The musical, extensively reworked and cut by 40 minutes after its world premiere in Toronto received some damning reviews, opens in London in June where it faces tough competition from a string of hit musicals.
As actors playing deadly orcs skipped, bounded and somersaulted across London's historic Theatre Royal Drury Lane, Warchus called the three-hour spectacular "a mixture of Shakespeare and Cirque du Soleil."
The Toronto show, which took four years to bring to the stage, was applauded by critics for its gymnastic orcs and menacing dark riders but they confessed to getting lost in the tangled plots of Tolkien's Middle Earth.
So the producers went back to the drawing board.
"The differences are wholesale. I would call this a world premiere because it is so different," Warchus said. "The trouble in Toronto was that we were getting too much of the story on stage. Toronto was the stepping stone."
The show cost 12.5 million pounds to stage in Canada and another 12.5 million pounds to put on in London, producer Kevin Wallace said. "It is the most expensive musical ever staged in London's West End," he added.
London theatres enjoyed a record year in 2006, fuelled by hit musicals like "The Sound of Music" and Monty Python's "Spamalot".
But Wallace was confident he could fill the 2,000-seat theatre. "Thank God the West End is booming at the moment. It has had its best year ever. We want to contribute to that success."
Among the stars are Laura Michelle Kelly, who won an Olivier theatre award for her stage portrayal of Mary Poppins and returns to play Galadriel. "After taking a year off, I realised I really missed being on stage," she said.

§ Brief 1
From the article on the London musical, copy the passage starting with "As actors playing" and going on through "the drawing board.".
§ Brief 2
Decide whether each statement agrees with the article on the London musical, and support each yes or no with the deciding words of the article: (a) Putting the show on in London cost 12.5 million pounds. (b) Critics found the Toronto show's story easy to follow. (c) The London theater where the show will play seats 3,000 people.

§ Dataset
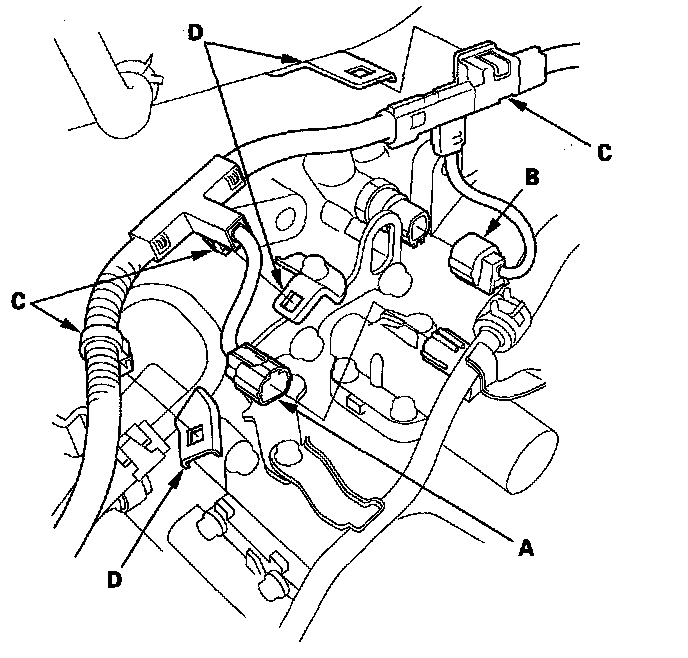 D
C
B
C
A
D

§ Answer 1
As actors playing deadly orcs skipped, bounded and somersaulted across London's historic Theatre Royal Drury Lane, Warchus called the three-hour spectacular "a mixture of Shakespeare and Cirque du Soleil."
The Toronto show, which took four years to bring to the stage, was applauded by critics for its gymnastic orcs and menacing dark riders but they confessed to getting lost in the tangled plots of Tolkien's Middle Earth.
So the producers went back to the drawing board.

§ Answer 2
(a) Yes: "another 12.5 million pounds to put on in London"
(b) No: "they confessed to getting lost in the tangled plots of Tolkien's Middle Earth"
(c) No: "the 2,000-seat theatre"